Methoxyfenozide is widely employed in paddy land and can flow out into the aquatic environment. The present study combines two approaches, namely, an aquatic microcosm simulation experiment and a multimedia fugacity model, to study the fate and distribution of methoxyfenozide in an aquatic microcosm containing water, sediment, aquatic plants, and zebrafish. The model results indicated that the simulated concentrations agreed with the observed values within one order of magnitude. The degradation rate was less than 7.0% in the three types of aquatic microcosms at 740 h in the model. Methoxyfenozide exhibited very high persistence in the aquatic microcosm. Water played a key role in the fate of methoxyfenozide, acting as a sink in the simulated aquatic environment, followed by sediment. Only approximately 2% of methoxyfenozide entered the organisms (zebrafish and Egeria densa Planch). Methoxyfenozide underwent a significant transport process between the water and sediment. The applications of multimedia fugacity models are useful for understanding the behaviors, fate, and transport of pesticides after their release into the environment and to facilitate risk assessment and management activities.

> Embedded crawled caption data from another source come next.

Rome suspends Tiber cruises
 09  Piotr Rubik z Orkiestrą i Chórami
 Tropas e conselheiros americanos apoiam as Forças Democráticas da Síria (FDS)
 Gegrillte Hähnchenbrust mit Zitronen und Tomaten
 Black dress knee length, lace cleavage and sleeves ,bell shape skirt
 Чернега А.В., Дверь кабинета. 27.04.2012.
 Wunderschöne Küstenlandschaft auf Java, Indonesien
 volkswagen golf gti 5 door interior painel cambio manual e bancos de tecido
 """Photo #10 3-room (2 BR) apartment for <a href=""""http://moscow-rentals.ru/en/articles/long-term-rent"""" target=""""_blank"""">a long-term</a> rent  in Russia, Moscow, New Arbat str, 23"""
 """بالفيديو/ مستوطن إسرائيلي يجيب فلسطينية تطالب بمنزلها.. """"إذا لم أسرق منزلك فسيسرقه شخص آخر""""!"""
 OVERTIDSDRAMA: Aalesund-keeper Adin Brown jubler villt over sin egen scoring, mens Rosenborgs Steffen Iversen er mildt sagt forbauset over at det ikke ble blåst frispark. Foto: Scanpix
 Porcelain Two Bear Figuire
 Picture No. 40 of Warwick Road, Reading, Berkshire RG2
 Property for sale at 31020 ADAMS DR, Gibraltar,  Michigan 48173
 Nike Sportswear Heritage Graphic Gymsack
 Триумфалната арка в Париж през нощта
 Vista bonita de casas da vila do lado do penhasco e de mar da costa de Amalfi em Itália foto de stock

甲氧芬尼治广泛用于稻田中，并可流入水生环境。本研究结合了两种方法，即水生微观模拟实验和多媒体逸度模型，以研究甲氧基苯甲酰胺在包含水，沉积物，水生植物和斑马鱼的水生微观世界中的命运和分布。模型结果表明，模拟浓度与观察值在一个数量级内一致。该模型在740 h时，三种水生微观世界的降解率均低于7.0％。甲氧芬尼嗪在水生微观世界中显示出很高的持久性。水在甲氧芬诺的命运中起关键作用，在模拟的水生环境中充当汇，随后是沉积物。Egeria densa Planch）。甲氧芬尼特在水和沉积物之间经历了重要的运输过程。多媒体逸度模型的应用对于了解农药释放到环境中后的行为，命运和运输方式以及促进风险评估和管理活动很有用。